Jacques Brosse a lâché sa plume peu après, il avait 86 ans.
On peut garder son livre sur la table de nuit, dans la cuisine ou autre endroit.

Marie-Laure Jeanne Herlédan

Lien vers la collection Biloba

Petit Almanach des plantes improbables et merveilleuses

de Michel Guérard et Jean-paul Plantive

Chez Ginkgo Éditeur on pourrait utiliser l'exergue de François Rabelais dans le prologue de Gargantua*. Car on s'amuse sérieusement à écrire, on écrit vraiment pour de rire, on jubile, on se gondole, on se désopile, on s'esclaffe, on glousse, on riote, on se poile, on s'égaye itou le lecteur.
Mais attention les auteurs sont gens recommandables : ils ont déjà produit deux autres almanachs, l'un, des mestiers improbables et disparus, l'autre, des grands inventeurs improbables et méconnus.

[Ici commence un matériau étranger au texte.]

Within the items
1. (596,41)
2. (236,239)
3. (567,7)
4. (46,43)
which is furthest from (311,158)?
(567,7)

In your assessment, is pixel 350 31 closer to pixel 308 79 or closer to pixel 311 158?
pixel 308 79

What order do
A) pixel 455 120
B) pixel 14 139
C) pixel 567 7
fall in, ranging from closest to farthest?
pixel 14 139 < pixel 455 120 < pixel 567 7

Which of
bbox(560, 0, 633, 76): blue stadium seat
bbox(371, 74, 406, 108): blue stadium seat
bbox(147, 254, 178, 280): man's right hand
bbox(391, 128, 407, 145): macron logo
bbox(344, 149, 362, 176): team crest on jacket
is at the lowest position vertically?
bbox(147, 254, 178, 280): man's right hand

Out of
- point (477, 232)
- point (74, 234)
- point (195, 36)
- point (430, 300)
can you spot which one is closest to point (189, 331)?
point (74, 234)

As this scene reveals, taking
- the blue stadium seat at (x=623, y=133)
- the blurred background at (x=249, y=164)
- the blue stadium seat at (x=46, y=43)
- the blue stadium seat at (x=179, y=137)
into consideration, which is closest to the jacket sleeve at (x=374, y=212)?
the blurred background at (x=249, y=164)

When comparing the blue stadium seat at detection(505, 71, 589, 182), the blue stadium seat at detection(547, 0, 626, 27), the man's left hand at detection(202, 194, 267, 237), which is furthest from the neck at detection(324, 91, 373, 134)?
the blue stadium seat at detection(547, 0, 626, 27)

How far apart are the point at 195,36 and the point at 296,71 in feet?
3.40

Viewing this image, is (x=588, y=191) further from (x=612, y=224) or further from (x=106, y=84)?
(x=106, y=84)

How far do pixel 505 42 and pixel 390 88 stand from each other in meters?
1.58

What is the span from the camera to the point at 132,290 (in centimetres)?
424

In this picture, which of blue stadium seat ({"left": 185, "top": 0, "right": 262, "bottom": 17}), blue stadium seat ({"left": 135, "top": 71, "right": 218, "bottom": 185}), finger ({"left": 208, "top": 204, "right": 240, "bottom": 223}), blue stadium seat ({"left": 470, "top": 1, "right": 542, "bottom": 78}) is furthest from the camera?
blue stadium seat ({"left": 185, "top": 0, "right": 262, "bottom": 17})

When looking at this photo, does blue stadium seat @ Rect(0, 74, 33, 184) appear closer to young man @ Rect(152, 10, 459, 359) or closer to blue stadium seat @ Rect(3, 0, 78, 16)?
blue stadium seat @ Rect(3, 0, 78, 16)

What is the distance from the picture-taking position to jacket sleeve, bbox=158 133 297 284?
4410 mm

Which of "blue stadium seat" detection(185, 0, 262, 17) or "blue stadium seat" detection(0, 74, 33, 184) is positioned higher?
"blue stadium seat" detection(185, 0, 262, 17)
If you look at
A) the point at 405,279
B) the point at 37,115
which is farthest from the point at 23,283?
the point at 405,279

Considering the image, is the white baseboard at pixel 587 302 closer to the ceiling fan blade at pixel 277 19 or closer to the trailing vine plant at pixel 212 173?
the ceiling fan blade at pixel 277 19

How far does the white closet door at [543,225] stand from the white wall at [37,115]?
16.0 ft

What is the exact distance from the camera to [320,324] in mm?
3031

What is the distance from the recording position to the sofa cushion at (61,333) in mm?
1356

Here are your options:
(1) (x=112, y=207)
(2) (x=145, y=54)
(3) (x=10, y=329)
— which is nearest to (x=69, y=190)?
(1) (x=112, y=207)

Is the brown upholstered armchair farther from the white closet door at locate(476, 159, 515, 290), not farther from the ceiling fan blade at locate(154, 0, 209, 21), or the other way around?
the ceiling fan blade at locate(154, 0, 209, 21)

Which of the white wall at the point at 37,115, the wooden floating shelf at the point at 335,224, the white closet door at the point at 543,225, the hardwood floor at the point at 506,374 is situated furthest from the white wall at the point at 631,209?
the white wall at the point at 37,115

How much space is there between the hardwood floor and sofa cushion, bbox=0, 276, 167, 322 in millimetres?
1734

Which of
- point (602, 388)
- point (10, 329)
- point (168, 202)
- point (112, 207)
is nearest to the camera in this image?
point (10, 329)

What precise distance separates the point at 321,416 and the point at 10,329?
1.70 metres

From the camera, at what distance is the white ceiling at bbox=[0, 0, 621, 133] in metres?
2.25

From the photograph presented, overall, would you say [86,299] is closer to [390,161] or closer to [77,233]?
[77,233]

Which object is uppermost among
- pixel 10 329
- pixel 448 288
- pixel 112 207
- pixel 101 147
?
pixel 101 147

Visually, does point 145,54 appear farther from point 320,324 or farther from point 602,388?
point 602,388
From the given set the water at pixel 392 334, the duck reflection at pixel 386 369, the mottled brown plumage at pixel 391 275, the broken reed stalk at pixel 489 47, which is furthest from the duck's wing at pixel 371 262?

Michel illustre tandis que Jean-Paul rédige, et l'on sait tout sur le liseron des poteaux, le pteris venerabilis, la moulve dentelée, le semperrigidum vermiculus et la pariétaire ombrageuse. L'imaginaire de ces deux-là n'est pas sans rappeler l'encyclopédie de Luigi Sérafini qui, sur le modèle des sommes scientifiques médiévales, avait composé un ouvrage totalement fantaisiste dont l'alphabet lui-même était inventé.

Curieux spécimens que ceux de cette collection Biloba, qui entraîne audacieusement le lecteur.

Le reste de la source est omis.